La famille, un soutien mais pas toujours
Sur le plan de la transmission, elle revient sur le taux encore très élevé « d’endo-reproduction
» chez les agriculteurs, c’est-à-dire que « les agriculteurs trouvent leur successeur au sein du milieu familial », une des caractéristiques sociologiques de ce métier. « Cela entraine une confusion entre les places familiales et professionnelles », souligne- t-elle induisant non pas «des rapports de travail mais des rapports de famille ». Or cette famille peut parfois être particulièrement délétère, comme le rapporte la thèse de Nicolas Desfontaines sur le suicide des agriculteurs. Il pointe du doigt ces liens familiaux, théoriquement « pourvoyeurs de protection et de reconnaissance », qui ont parfois un effet inverse destructeur et suicidogène, tout comme ce « réseau d’interconnaissance », très lié au milieu rural agricole.
Selon lui, « la famille régule doublement l’exercice de la profession : par le travail quotidien sur l’exploitation […] et par l’accès à la profession ».

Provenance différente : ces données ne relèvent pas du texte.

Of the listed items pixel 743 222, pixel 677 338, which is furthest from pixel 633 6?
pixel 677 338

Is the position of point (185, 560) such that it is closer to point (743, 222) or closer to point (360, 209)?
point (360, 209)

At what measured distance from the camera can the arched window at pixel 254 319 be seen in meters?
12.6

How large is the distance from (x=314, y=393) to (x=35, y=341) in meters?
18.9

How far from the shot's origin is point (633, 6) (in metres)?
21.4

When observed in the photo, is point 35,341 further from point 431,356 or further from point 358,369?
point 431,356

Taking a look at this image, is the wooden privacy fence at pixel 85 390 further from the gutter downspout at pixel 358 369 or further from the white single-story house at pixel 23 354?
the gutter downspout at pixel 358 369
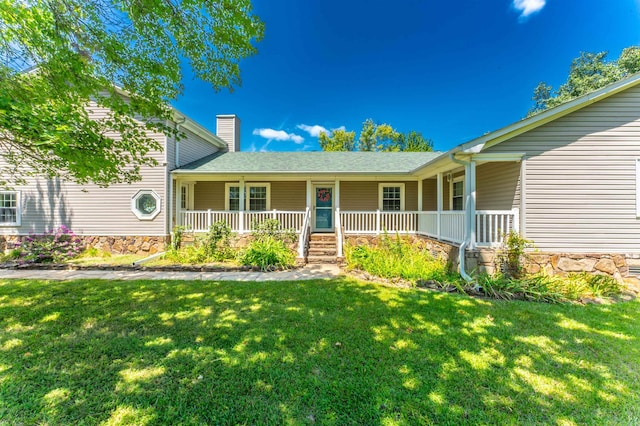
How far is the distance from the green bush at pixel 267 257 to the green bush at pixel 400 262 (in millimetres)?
1828

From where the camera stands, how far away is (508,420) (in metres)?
2.07

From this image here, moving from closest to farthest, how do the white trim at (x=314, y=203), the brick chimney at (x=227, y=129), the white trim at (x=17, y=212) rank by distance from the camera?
the white trim at (x=17, y=212) < the white trim at (x=314, y=203) < the brick chimney at (x=227, y=129)

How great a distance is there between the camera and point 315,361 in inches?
111

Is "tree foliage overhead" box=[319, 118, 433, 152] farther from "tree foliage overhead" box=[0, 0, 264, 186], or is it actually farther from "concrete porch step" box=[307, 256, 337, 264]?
"tree foliage overhead" box=[0, 0, 264, 186]

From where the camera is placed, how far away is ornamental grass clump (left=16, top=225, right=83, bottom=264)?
8.12m

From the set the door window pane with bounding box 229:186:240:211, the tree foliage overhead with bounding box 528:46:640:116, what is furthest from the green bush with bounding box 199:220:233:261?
the tree foliage overhead with bounding box 528:46:640:116

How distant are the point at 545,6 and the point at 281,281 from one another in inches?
606

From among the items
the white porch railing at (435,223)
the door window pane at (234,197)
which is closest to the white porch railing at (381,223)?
the white porch railing at (435,223)

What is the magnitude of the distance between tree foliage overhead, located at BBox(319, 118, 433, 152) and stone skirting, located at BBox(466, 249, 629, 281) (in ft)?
78.6

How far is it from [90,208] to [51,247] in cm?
163

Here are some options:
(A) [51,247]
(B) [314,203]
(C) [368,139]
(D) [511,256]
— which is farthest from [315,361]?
(C) [368,139]

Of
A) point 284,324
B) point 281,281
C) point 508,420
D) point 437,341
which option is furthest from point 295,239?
point 508,420

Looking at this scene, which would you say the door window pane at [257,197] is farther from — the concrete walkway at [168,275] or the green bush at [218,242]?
the concrete walkway at [168,275]

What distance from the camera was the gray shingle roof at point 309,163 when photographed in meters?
9.38
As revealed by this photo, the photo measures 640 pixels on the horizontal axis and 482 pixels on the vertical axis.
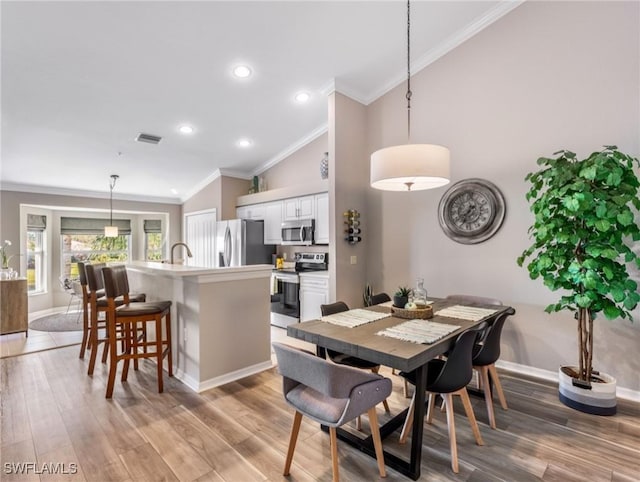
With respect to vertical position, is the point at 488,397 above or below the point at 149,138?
below

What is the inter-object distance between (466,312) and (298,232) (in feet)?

Transmettre pour ne pas disparaître
Si le choix du successeur n’est pas forcément conscient ni de la part de ceux qui transmettent, ni de celui qui reprend, il correspond à certaines caractéristiques majoritaires : « Pour être agriculteur, il faut être « né dedans » ou être lié par le sang, de sexe masculin et occuper une place dans la fratrie qui se combine le mieux avec le départ du père ou de la mère. », observe Dominique Jacques-Jouvenot. Et de rajouter : « Fabriquer un successeur permet de pérenniser un
patrimoine. » De plus, «le cédant perdure dans la transmission de ses pratiques, de sa manière de faire, de ses responsabilités à travers l’autre», d’où la naissance des fameux « conflits intergénérationnels » comme en témoignent les agriculteurs eux-mêmes. « Est-ce si facile que cela de refuser l’héritage ? », s’interroge-t-elle dans un contexte ou transmettre à ses enfants est encore la norme. La réponse est non. « Il faudra parfois vingt ou trente ans pour pouvoir le faire», observe Dominique Jacques-Jouvenot, évoquant une réelle « violence dans la transmission ». C’est d’ailleurs tout le paradoxe de la transmission : un moment de lien qui… sépare ! « Il n’y a qu’au moment où les gens sont assurés d’avoir des petits-enfants que j’entends : « Ah oui, j’ai bien fait de transmettre ! », conclue-t-elle.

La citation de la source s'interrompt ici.